╭─ PROVIDED MATERIAL

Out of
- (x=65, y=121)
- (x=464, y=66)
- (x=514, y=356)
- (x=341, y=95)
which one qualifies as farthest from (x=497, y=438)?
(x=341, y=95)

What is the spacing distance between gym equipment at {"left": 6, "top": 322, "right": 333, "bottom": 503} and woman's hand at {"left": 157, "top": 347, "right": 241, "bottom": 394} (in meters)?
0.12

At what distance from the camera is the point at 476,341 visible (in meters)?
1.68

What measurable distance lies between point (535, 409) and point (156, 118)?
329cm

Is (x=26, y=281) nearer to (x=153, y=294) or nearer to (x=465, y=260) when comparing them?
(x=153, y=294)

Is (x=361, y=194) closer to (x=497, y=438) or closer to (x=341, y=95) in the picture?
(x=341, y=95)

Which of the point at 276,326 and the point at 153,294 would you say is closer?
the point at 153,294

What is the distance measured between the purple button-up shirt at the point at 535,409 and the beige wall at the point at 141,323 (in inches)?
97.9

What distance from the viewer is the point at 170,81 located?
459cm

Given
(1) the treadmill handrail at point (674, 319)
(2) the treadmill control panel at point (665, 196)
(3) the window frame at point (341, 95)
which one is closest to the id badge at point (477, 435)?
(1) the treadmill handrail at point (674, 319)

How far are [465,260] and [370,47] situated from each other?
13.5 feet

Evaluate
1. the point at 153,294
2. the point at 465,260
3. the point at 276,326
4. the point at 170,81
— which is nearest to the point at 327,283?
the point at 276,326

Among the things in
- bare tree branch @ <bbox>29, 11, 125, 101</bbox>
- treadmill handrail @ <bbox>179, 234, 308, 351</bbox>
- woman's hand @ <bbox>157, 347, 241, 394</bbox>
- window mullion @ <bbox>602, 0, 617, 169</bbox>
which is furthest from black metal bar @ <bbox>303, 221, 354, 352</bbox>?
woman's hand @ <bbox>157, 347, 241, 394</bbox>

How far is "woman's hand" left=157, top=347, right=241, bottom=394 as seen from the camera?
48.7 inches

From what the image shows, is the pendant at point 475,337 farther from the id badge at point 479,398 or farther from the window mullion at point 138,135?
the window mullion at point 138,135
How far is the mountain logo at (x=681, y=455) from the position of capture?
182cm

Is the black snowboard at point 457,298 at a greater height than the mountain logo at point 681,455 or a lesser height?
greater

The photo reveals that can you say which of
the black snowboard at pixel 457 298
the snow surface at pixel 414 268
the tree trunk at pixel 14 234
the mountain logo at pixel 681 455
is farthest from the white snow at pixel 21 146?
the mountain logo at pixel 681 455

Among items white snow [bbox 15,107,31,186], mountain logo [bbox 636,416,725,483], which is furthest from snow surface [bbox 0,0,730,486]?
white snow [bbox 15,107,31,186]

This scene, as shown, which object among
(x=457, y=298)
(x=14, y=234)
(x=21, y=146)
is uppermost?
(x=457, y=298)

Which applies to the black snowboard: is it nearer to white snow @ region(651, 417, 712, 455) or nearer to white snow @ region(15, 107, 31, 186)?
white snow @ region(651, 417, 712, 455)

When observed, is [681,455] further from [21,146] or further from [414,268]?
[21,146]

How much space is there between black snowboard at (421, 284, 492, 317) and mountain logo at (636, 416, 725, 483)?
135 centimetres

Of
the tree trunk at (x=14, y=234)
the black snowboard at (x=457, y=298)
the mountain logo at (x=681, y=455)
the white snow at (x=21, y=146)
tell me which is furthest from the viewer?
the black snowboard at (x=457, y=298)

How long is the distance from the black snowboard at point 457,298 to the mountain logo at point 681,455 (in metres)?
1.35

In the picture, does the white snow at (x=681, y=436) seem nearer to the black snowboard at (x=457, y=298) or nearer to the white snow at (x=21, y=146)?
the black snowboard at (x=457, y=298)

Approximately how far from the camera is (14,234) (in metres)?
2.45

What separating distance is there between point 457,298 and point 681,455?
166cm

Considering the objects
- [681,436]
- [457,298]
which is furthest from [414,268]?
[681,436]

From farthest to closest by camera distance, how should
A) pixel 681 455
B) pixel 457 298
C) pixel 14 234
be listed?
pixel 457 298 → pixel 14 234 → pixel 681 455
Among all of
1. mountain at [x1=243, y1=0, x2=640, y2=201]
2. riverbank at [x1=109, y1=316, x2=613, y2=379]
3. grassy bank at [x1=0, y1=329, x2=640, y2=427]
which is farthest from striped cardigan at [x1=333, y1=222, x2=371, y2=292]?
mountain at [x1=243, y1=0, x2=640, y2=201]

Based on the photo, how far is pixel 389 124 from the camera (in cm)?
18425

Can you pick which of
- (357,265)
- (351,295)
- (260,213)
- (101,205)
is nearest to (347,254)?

╰─

▶ [TASK TO CARRY OUT]:
Your task is to give the records above again, exactly.

▶ [EXERCISE OUTPUT]:
Out of
- (x=65, y=121)
- (x=464, y=66)
- (x=514, y=356)
- (x=341, y=95)
which one qualifies as farthest from (x=497, y=438)?
(x=341, y=95)

What is the spacing distance between gym equipment at {"left": 6, "top": 322, "right": 333, "bottom": 503} and woman's hand at {"left": 157, "top": 347, "right": 241, "bottom": 394} (in meters)?
0.12

At what distance from the camera is the point at 476,341 visible (in meters)?
1.68

What measurable distance lies between point (535, 409) and point (156, 118)?
329cm

Is (x=26, y=281) nearer to (x=153, y=294) or nearer to (x=465, y=260) when comparing them?
(x=153, y=294)

Is (x=361, y=194) closer to (x=497, y=438) or closer to (x=341, y=95) in the picture?
(x=341, y=95)

Which of the point at 276,326 and the point at 153,294 would you say is closer?
the point at 153,294

What is the distance measured between the purple button-up shirt at the point at 535,409 and the beige wall at the point at 141,323 (in inches)?
97.9

What distance from the viewer is the point at 170,81 located?
459cm

Given
(1) the treadmill handrail at point (674, 319)
(2) the treadmill control panel at point (665, 196)
(3) the window frame at point (341, 95)
which one is closest to the id badge at point (477, 435)?
(1) the treadmill handrail at point (674, 319)

How far are [465,260] and [370,47] situated from each other?
13.5 feet

Evaluate
1. the point at 153,294
2. the point at 465,260
3. the point at 276,326
4. the point at 170,81
— which is nearest to the point at 327,283?
the point at 276,326

Among the things in
- bare tree branch @ <bbox>29, 11, 125, 101</bbox>
- treadmill handrail @ <bbox>179, 234, 308, 351</bbox>
- woman's hand @ <bbox>157, 347, 241, 394</bbox>
- window mullion @ <bbox>602, 0, 617, 169</bbox>
which is furthest from black metal bar @ <bbox>303, 221, 354, 352</bbox>?
woman's hand @ <bbox>157, 347, 241, 394</bbox>

How far is "woman's hand" left=157, top=347, right=241, bottom=394 as seen from the camera?
48.7 inches

From what the image shows, is the pendant at point 475,337 farther from the id badge at point 479,398 or farther from the window mullion at point 138,135?
the window mullion at point 138,135
How far is the mountain logo at (x=681, y=455) from the position of capture?
182cm

Is the black snowboard at point 457,298 at a greater height than the mountain logo at point 681,455 or a lesser height?
greater

The photo reveals that can you say which of
the black snowboard at pixel 457 298
the snow surface at pixel 414 268
the tree trunk at pixel 14 234
the mountain logo at pixel 681 455
is farthest from the white snow at pixel 21 146?
the mountain logo at pixel 681 455

Among items white snow [bbox 15,107,31,186], mountain logo [bbox 636,416,725,483], which is furthest from snow surface [bbox 0,0,730,486]?
white snow [bbox 15,107,31,186]

This scene, as shown, which object among
(x=457, y=298)
(x=14, y=234)
(x=21, y=146)
is uppermost?
(x=457, y=298)

Which applies to the black snowboard: is it nearer to white snow @ region(651, 417, 712, 455) or nearer to white snow @ region(15, 107, 31, 186)?
white snow @ region(651, 417, 712, 455)

When observed, is [681,455] further from [21,146] or further from [414,268]?
[21,146]

How much space is there between black snowboard at (421, 284, 492, 317) and mountain logo at (636, 416, 725, 483)?
135 centimetres

Of
the tree trunk at (x=14, y=234)
the black snowboard at (x=457, y=298)
the mountain logo at (x=681, y=455)
the white snow at (x=21, y=146)
tell me which is furthest from the viewer?
the black snowboard at (x=457, y=298)

How long is the distance from the black snowboard at point 457,298 to the mountain logo at point 681,455 (in metres)?
1.35

In the picture, does the white snow at (x=681, y=436) seem nearer to the black snowboard at (x=457, y=298) or nearer to the white snow at (x=21, y=146)?
the black snowboard at (x=457, y=298)

Approximately how far from the camera is (14,234) (in metres)?
2.45

What separating distance is there between point 457,298 and point 681,455?
166cm

Considering the objects
- [681,436]
- [457,298]
which is furthest from [414,268]?
[681,436]

From farthest to closest by camera distance, how should
A) pixel 681 455
B) pixel 457 298
C) pixel 14 234
be listed?
pixel 457 298 → pixel 14 234 → pixel 681 455
Among all of
1. mountain at [x1=243, y1=0, x2=640, y2=201]
2. riverbank at [x1=109, y1=316, x2=613, y2=379]
3. grassy bank at [x1=0, y1=329, x2=640, y2=427]
which is farthest from striped cardigan at [x1=333, y1=222, x2=371, y2=292]?
mountain at [x1=243, y1=0, x2=640, y2=201]

Based on the photo, how far is pixel 389 124 from the camera (in cm)?
18425

Can you pick which of
- (357,265)
- (351,295)
- (260,213)
- (101,205)
is nearest to (347,254)?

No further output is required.